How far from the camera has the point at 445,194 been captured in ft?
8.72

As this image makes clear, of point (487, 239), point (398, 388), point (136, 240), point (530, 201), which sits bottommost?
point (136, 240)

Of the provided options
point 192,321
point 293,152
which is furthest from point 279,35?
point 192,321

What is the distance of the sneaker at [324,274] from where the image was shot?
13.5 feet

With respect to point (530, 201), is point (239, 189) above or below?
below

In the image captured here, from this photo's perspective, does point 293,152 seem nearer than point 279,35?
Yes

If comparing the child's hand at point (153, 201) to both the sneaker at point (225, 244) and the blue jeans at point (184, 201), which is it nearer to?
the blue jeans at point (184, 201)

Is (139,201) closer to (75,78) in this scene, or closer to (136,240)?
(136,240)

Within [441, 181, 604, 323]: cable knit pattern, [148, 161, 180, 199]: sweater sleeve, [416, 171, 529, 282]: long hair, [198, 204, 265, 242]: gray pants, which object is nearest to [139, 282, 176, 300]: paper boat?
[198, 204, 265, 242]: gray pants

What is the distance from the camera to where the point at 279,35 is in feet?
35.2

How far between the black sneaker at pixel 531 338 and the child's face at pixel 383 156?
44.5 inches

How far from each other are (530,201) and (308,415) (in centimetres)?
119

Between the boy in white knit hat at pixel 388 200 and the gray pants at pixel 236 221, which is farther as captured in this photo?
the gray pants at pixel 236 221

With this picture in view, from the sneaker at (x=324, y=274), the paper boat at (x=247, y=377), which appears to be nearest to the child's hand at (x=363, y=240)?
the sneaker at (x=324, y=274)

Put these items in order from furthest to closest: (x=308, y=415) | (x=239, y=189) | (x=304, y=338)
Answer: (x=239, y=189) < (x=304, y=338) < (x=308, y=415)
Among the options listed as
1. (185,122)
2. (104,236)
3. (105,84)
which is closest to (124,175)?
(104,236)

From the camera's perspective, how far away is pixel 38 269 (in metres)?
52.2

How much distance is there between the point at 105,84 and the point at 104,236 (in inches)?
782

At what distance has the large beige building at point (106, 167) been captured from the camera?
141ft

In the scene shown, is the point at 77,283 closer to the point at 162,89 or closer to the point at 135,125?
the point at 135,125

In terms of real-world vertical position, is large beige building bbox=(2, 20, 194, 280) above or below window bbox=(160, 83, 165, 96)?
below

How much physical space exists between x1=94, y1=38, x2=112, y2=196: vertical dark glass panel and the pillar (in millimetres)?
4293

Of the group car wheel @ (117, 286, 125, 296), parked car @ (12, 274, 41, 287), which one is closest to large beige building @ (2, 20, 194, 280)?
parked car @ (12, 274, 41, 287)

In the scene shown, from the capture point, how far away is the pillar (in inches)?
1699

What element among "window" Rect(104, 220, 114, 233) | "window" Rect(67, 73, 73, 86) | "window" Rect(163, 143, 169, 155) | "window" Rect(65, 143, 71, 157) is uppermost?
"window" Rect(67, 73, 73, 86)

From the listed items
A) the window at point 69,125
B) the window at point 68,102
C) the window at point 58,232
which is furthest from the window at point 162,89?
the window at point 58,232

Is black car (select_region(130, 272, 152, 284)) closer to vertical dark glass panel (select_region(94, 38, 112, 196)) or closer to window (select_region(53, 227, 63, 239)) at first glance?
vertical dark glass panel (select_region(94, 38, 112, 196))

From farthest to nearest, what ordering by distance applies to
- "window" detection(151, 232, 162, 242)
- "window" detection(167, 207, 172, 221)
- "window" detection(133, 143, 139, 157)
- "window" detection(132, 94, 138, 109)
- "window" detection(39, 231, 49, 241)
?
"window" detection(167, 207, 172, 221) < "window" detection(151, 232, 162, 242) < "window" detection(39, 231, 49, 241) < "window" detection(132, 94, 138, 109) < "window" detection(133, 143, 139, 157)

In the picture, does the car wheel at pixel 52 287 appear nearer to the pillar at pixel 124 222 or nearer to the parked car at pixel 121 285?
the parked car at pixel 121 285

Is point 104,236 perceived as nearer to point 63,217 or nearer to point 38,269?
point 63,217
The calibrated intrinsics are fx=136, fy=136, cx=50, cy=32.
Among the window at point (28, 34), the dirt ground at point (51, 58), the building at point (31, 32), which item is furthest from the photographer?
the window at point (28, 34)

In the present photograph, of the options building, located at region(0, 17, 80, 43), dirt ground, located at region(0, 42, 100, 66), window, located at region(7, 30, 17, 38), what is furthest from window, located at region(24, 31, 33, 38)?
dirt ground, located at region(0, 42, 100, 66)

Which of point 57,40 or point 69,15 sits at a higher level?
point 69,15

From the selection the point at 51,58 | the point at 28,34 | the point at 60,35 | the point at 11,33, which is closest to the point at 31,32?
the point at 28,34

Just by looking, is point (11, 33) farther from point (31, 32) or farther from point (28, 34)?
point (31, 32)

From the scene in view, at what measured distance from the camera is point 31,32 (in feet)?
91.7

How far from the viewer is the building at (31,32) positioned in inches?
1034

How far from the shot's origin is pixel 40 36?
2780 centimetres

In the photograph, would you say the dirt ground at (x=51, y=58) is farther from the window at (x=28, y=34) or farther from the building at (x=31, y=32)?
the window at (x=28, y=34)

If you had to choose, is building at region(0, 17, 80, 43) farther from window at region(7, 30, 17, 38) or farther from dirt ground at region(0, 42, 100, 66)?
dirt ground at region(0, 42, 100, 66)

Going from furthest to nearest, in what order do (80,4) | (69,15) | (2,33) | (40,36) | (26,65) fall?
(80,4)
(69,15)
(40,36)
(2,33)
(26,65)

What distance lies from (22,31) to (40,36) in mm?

______

- WHAT IS ASKED:
Rewrite all of the lines above, changing every "paper boat" to "toy boat" and leaving everything else as it is.

- FINAL RESULT:
How far from the camera has the point at 445,194 been captured in ft?
8.72

As this image makes clear, of point (487, 239), point (398, 388), point (136, 240), point (530, 201), which sits bottommost?
point (136, 240)

Of the provided options
point 192,321
point 293,152
which is furthest from point 279,35?
point 192,321

What is the distance of the sneaker at [324,274] from where the image was shot?
13.5 feet

With respect to point (530, 201), is point (239, 189) above or below?
below

In the image captured here, from this photo's perspective, does point 293,152 seem nearer than point 279,35?
Yes

If comparing the child's hand at point (153, 201) to both the sneaker at point (225, 244) and the blue jeans at point (184, 201), which is it nearer to?
the blue jeans at point (184, 201)

Is (139,201) closer to (75,78) in this scene, or closer to (136,240)?
(136,240)

Within [441, 181, 604, 323]: cable knit pattern, [148, 161, 180, 199]: sweater sleeve, [416, 171, 529, 282]: long hair, [198, 204, 265, 242]: gray pants, which object is nearest to [139, 282, 176, 300]: toy boat?
[198, 204, 265, 242]: gray pants

What is the distance from the camera to where the point at 279,35 is in feet?
35.2

How far between the black sneaker at pixel 531 338 and the child's face at pixel 383 156?
44.5 inches

How far from each other are (530,201) and (308,415) (in centimetres)?
119

Between the boy in white knit hat at pixel 388 200 and the gray pants at pixel 236 221, which is farther as captured in this photo?
the gray pants at pixel 236 221

With this picture in view, from the sneaker at (x=324, y=274), the toy boat at (x=247, y=377), which appears to be nearest to the child's hand at (x=363, y=240)?
the sneaker at (x=324, y=274)

Put these items in order from furthest to closest: (x=308, y=415) | (x=239, y=189) | (x=304, y=338)
Answer: (x=239, y=189) < (x=304, y=338) < (x=308, y=415)
Among the options listed as
1. (185,122)
2. (104,236)
3. (105,84)
which is closest to (124,175)?
(104,236)

From the camera's perspective, how far away is pixel 38 269 (in metres)?
52.2

How much distance is there between the point at 105,84 and the point at 104,236 (in inches)?
782

At what distance has the large beige building at point (106, 167) been captured from the camera?
141ft

In the scene shown, is the point at 77,283 closer to the point at 162,89 or closer to the point at 135,125?
the point at 135,125

In terms of real-world vertical position, is large beige building bbox=(2, 20, 194, 280) above or below window bbox=(160, 83, 165, 96)?
below

How much physical space exists between x1=94, y1=38, x2=112, y2=196: vertical dark glass panel and the pillar (in millimetres)?
4293

Of the group car wheel @ (117, 286, 125, 296), parked car @ (12, 274, 41, 287), which one is closest to large beige building @ (2, 20, 194, 280)?
parked car @ (12, 274, 41, 287)

In the scene shown, from the capture point, how far away is the pillar (in inches)?
1699

What element among "window" Rect(104, 220, 114, 233) | "window" Rect(67, 73, 73, 86) | "window" Rect(163, 143, 169, 155) | "window" Rect(65, 143, 71, 157) is uppermost?
"window" Rect(67, 73, 73, 86)

From the listed items
A) the window at point 69,125
B) the window at point 68,102
C) the window at point 58,232
which is furthest from the window at point 162,89?
the window at point 58,232

Is black car (select_region(130, 272, 152, 284)) closer to vertical dark glass panel (select_region(94, 38, 112, 196)) or closer to window (select_region(53, 227, 63, 239)) at first glance?
vertical dark glass panel (select_region(94, 38, 112, 196))

From farthest to nearest, what ordering by distance applies to
- "window" detection(151, 232, 162, 242)
- "window" detection(167, 207, 172, 221)
- "window" detection(133, 143, 139, 157)
- "window" detection(132, 94, 138, 109)
- "window" detection(39, 231, 49, 241)
?
"window" detection(167, 207, 172, 221) < "window" detection(151, 232, 162, 242) < "window" detection(39, 231, 49, 241) < "window" detection(132, 94, 138, 109) < "window" detection(133, 143, 139, 157)

In the picture, does the car wheel at pixel 52 287 appear nearer to the pillar at pixel 124 222 or nearer to the parked car at pixel 121 285?
the parked car at pixel 121 285

Is point 104,236 perceived as nearer to point 63,217 or nearer to point 38,269?
point 63,217
The calibrated intrinsics are fx=136, fy=136, cx=50, cy=32.
Among the window at point (28, 34), the dirt ground at point (51, 58), the building at point (31, 32), which item is furthest from the photographer?
the window at point (28, 34)

In the present photograph, of the options building, located at region(0, 17, 80, 43), dirt ground, located at region(0, 42, 100, 66), window, located at region(7, 30, 17, 38), what is furthest from window, located at region(24, 31, 33, 38)?
dirt ground, located at region(0, 42, 100, 66)

Which of point 57,40 or point 69,15 sits at a higher level?
point 69,15

From the selection the point at 51,58 | the point at 28,34 | the point at 60,35 | the point at 11,33, which is closest to the point at 31,32?
the point at 28,34

Just by looking, is point (11, 33) farther from point (31, 32) or farther from point (28, 34)?
point (31, 32)

From the scene in view, at what measured distance from the camera is point 31,32 (in feet)?
91.7

How far from the viewer is the building at (31,32) positioned in inches?
1034

How far from the shot's origin is pixel 40 36?
2780 centimetres

In the photograph, would you say the dirt ground at (x=51, y=58) is farther from the window at (x=28, y=34) or farther from the building at (x=31, y=32)?
the window at (x=28, y=34)

If you had to choose, is building at region(0, 17, 80, 43) farther from window at region(7, 30, 17, 38) or farther from dirt ground at region(0, 42, 100, 66)?
dirt ground at region(0, 42, 100, 66)

Going from furthest to nearest, in what order do (80,4) | (69,15) | (2,33) | (40,36) | (26,65) fall?
(80,4)
(69,15)
(40,36)
(2,33)
(26,65)

What distance lies from (22,31) to (40,36) in mm?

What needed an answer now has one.